Advantages: Complete planning certainty over the term (typically 5-10 years), protection against interest rate rises, simple budgeting. Disadvantages: Higher interest rates than SARON in normal market phases (premium of 50-80 basis points), strict cancellation restrictions — early termination often triggers an early repayment penalty of several thousand francs, no benefit from interest rate cuts. Suitable for first-time buyers and conservative profiles.

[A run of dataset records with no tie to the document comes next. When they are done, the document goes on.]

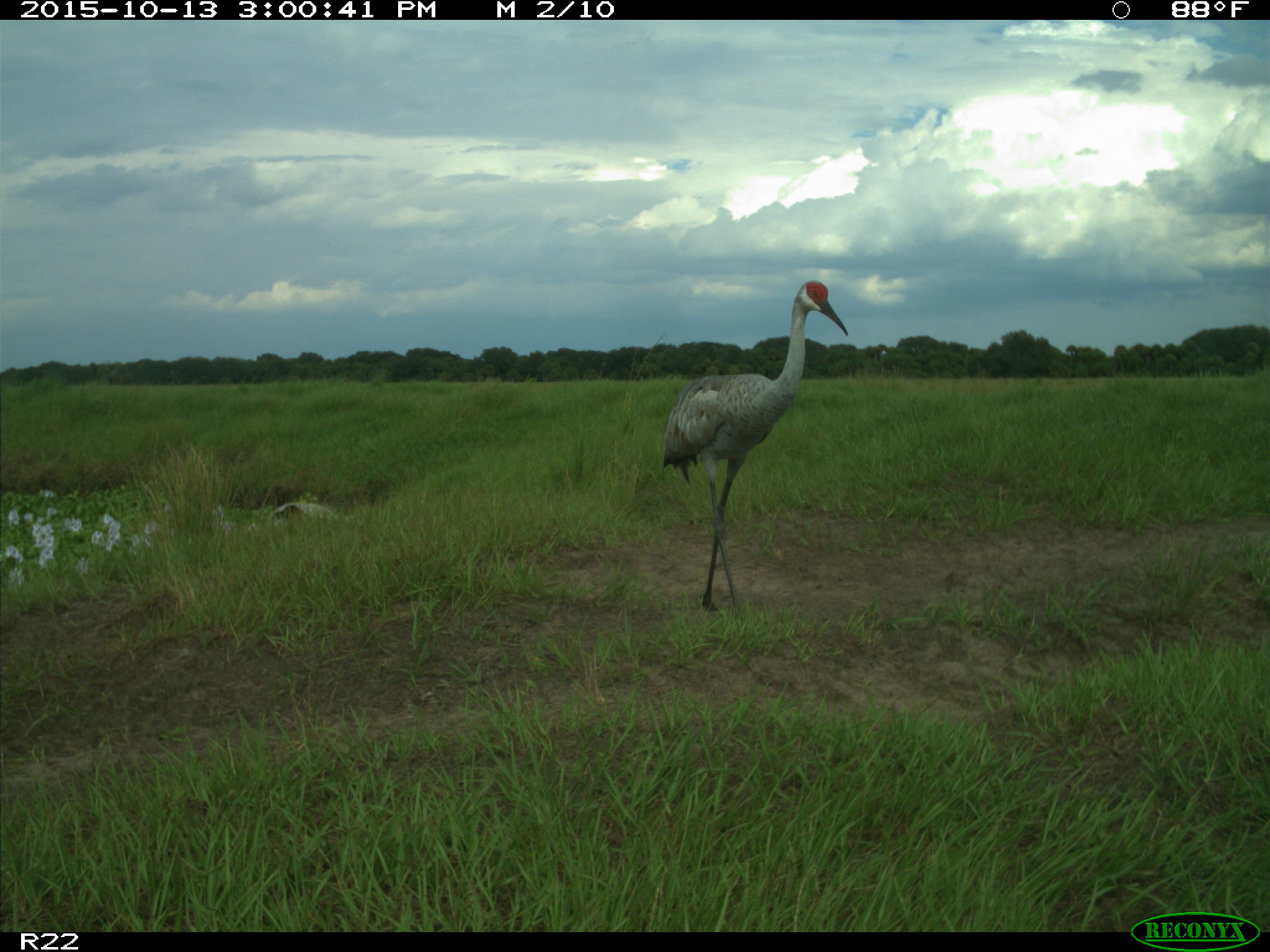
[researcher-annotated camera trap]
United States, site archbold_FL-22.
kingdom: Animalia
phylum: Chordata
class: Aves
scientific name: Aves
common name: birds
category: unidentified bird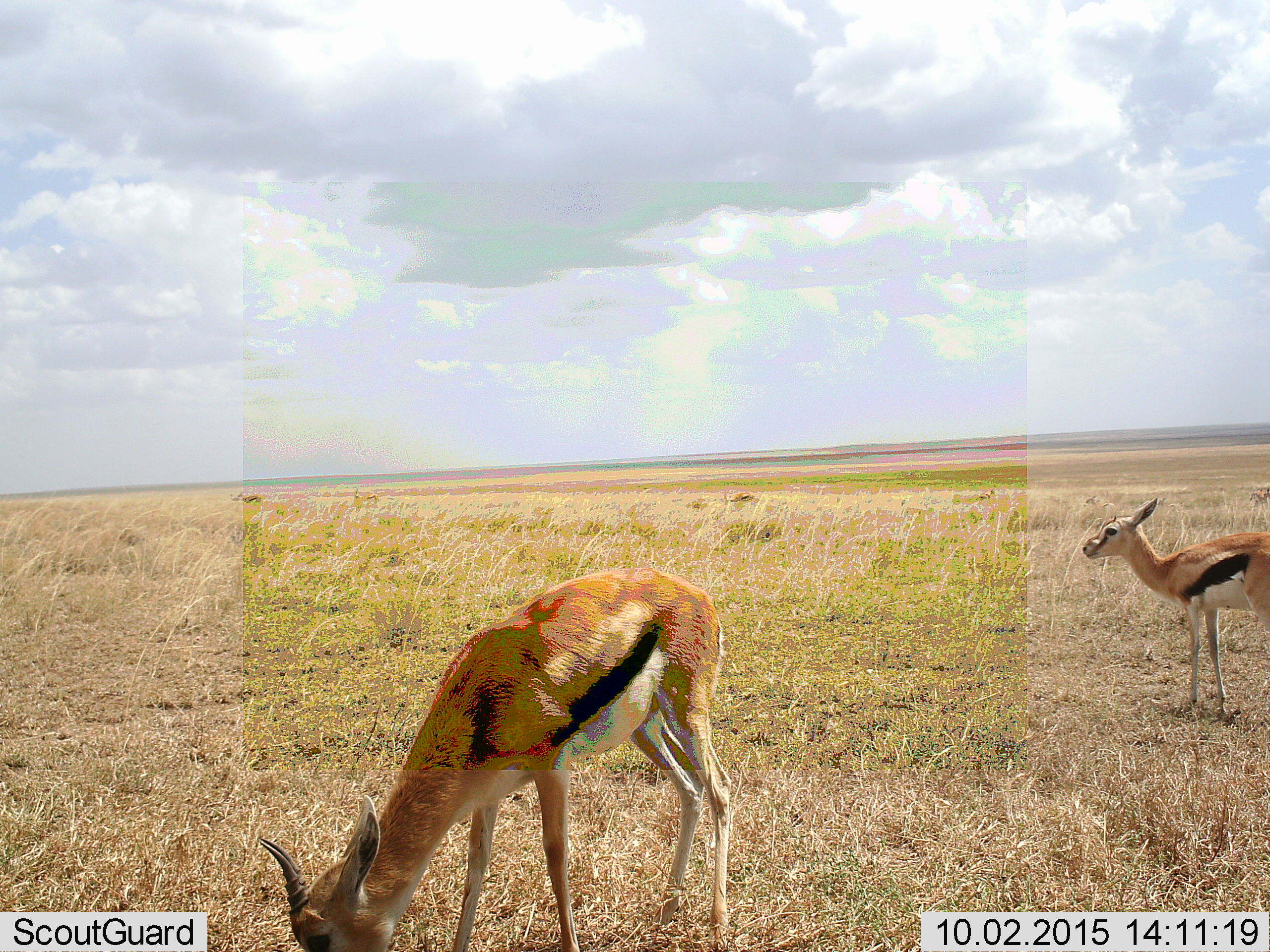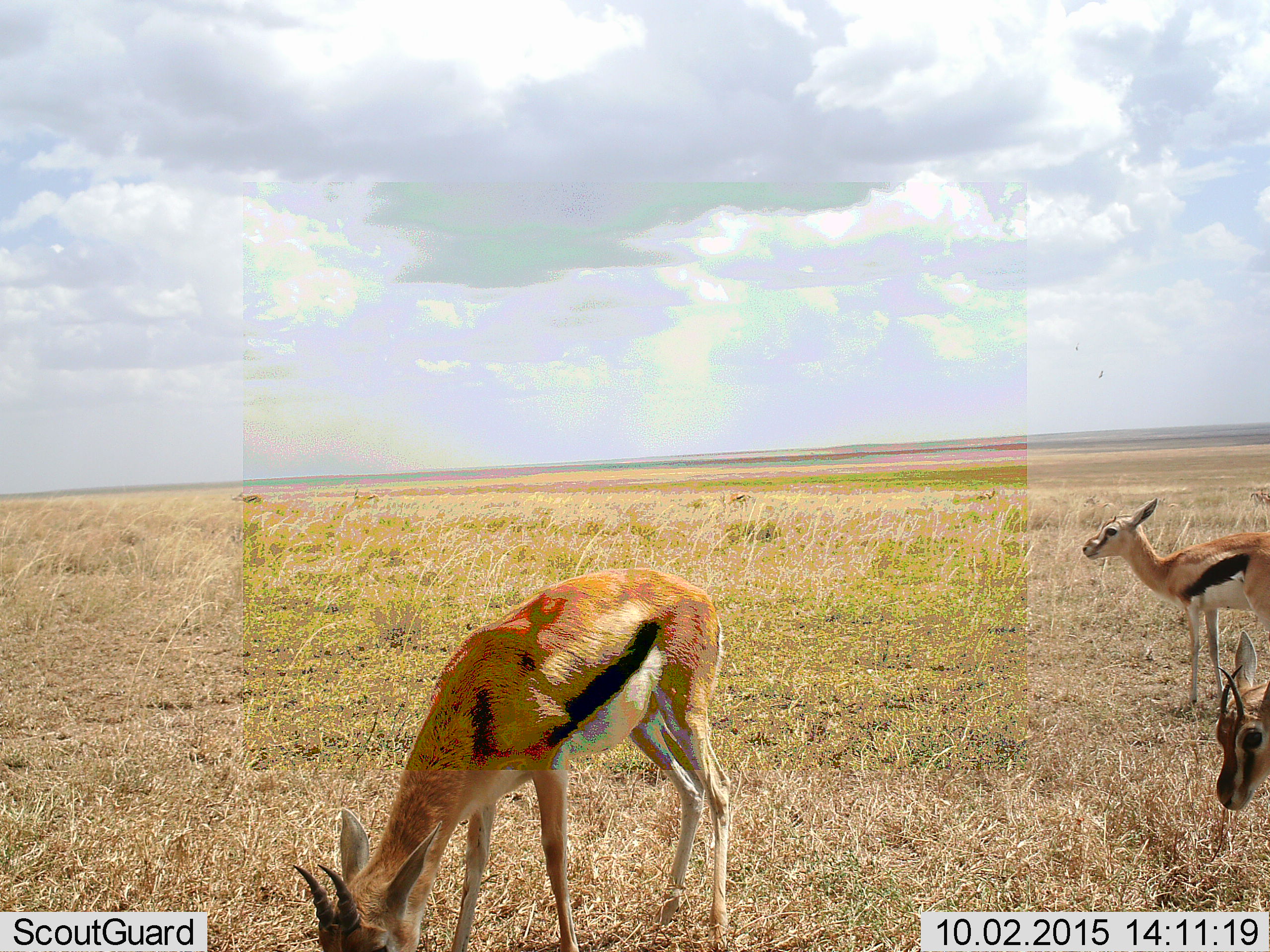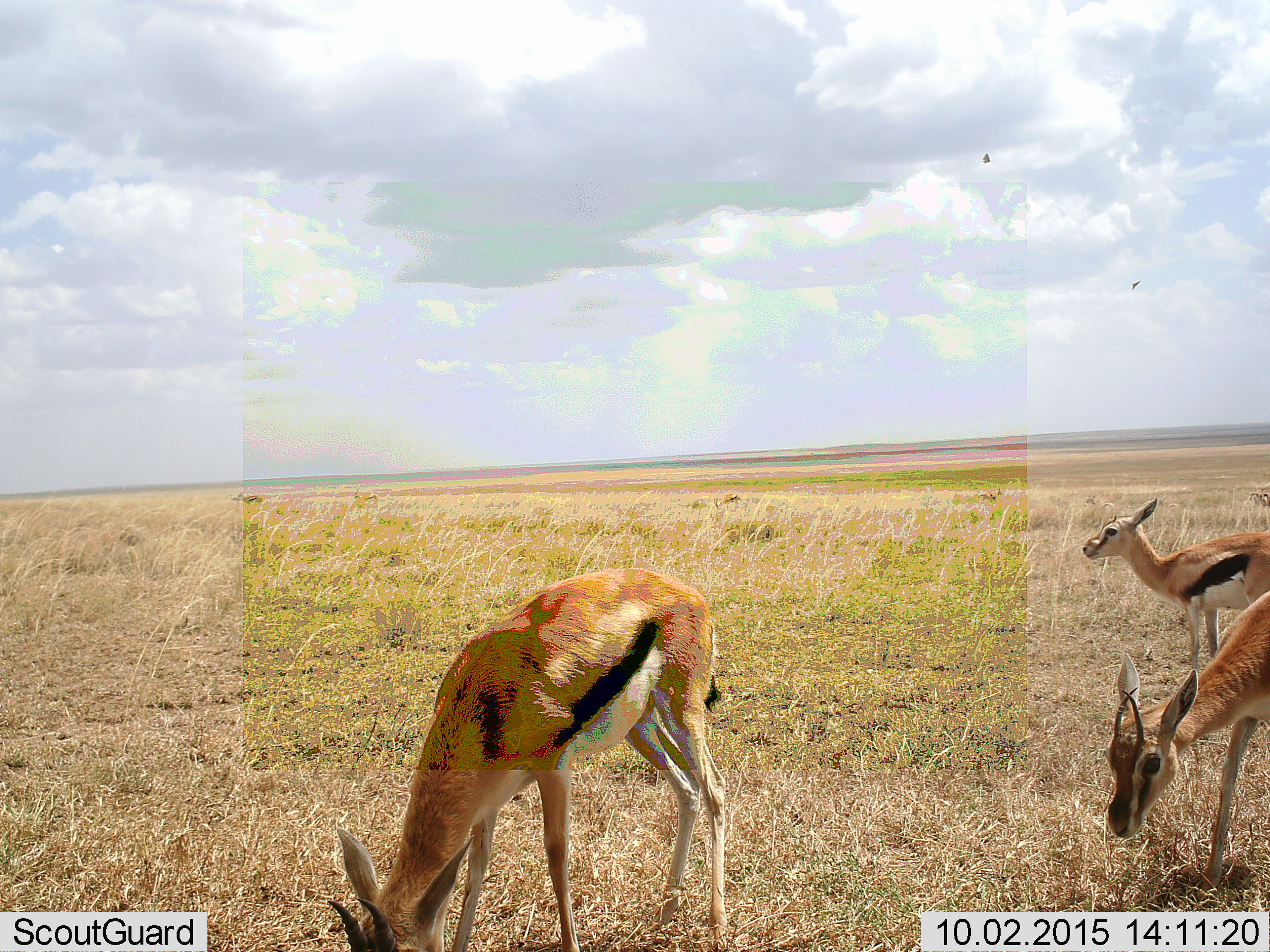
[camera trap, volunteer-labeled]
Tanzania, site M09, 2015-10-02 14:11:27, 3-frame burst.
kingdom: Animalia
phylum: Chordata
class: Mammalia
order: Artiodactyla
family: Bovidae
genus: Eudorcas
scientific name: Eudorcas thomsonii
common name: thomson's gazelle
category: gazellethomsons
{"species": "gazellethomsons (thomson's gazelle) (Eudorcas thomsonii)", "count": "3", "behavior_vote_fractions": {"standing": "56%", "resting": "0%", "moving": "44%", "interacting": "0%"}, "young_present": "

SARON mortgage: advantages and disadvantages

Advantages: Lower interest rate in most market phases (historically cheaper than a fixed-rate mortgage in 80-90 % of years), maximum flexibility (3-6 months' notice), benefits directly from SNB rate cuts, no interest adjustment risk when refinancing. Disadvantages: Full exposure to interest rate rises, quarterly fluctuations make budgeting more difficult, psychological stress in volatile market phases, need for a liquidity reserve.

How do I choose the right variant?

Four criteria are decisive: risk tolerance (fixed-rate mortgage for low tolerance), investment horizon (fixed-rate mortgage for 10+ years, SARON for a shorter horizon), liquidity (SARON requires a CHF 30'000-50'000 reserve for interest rate shocks), market phase (SARON is more worthwhile when yield curves are steep). A 50/50 mixed strategy is the most commonly chosen option: 50 % SARON for flexibility and interest advantages, 50 % 10-year fixed for security.

What does a mortgage really cost?

In addition to the nominal interest rate, there are further costs: processing fees (CHF 250-1'500 depending on the bank), valuation fees for the property (CHF 500-1'500), notarisation of the mortgage guarantees (0.1-0.3 % of the mortgage amount), land register fees (CHF 200-500). For a CHF 800'000 mortgage, this amounts to CHF 2'500-6'000 in one-off costs. On renewal, there are normally no additional fees.

Which strategy suits 2026?

At current rates (SARON ~0.85 %, 10-year fixed ~1.65 %), the difference is historically small — SARON's interest advantage is limited. Recommendation for 2026: a 50/50 tranche mix or a pure 10-year fixed-rate mortgage for maximum security. For those speculating on rate cuts: SARON. Forward mortgages (fixing the interest rate today for payout in 6-24 months) are currently recommended for upcoming property purchases or renewals.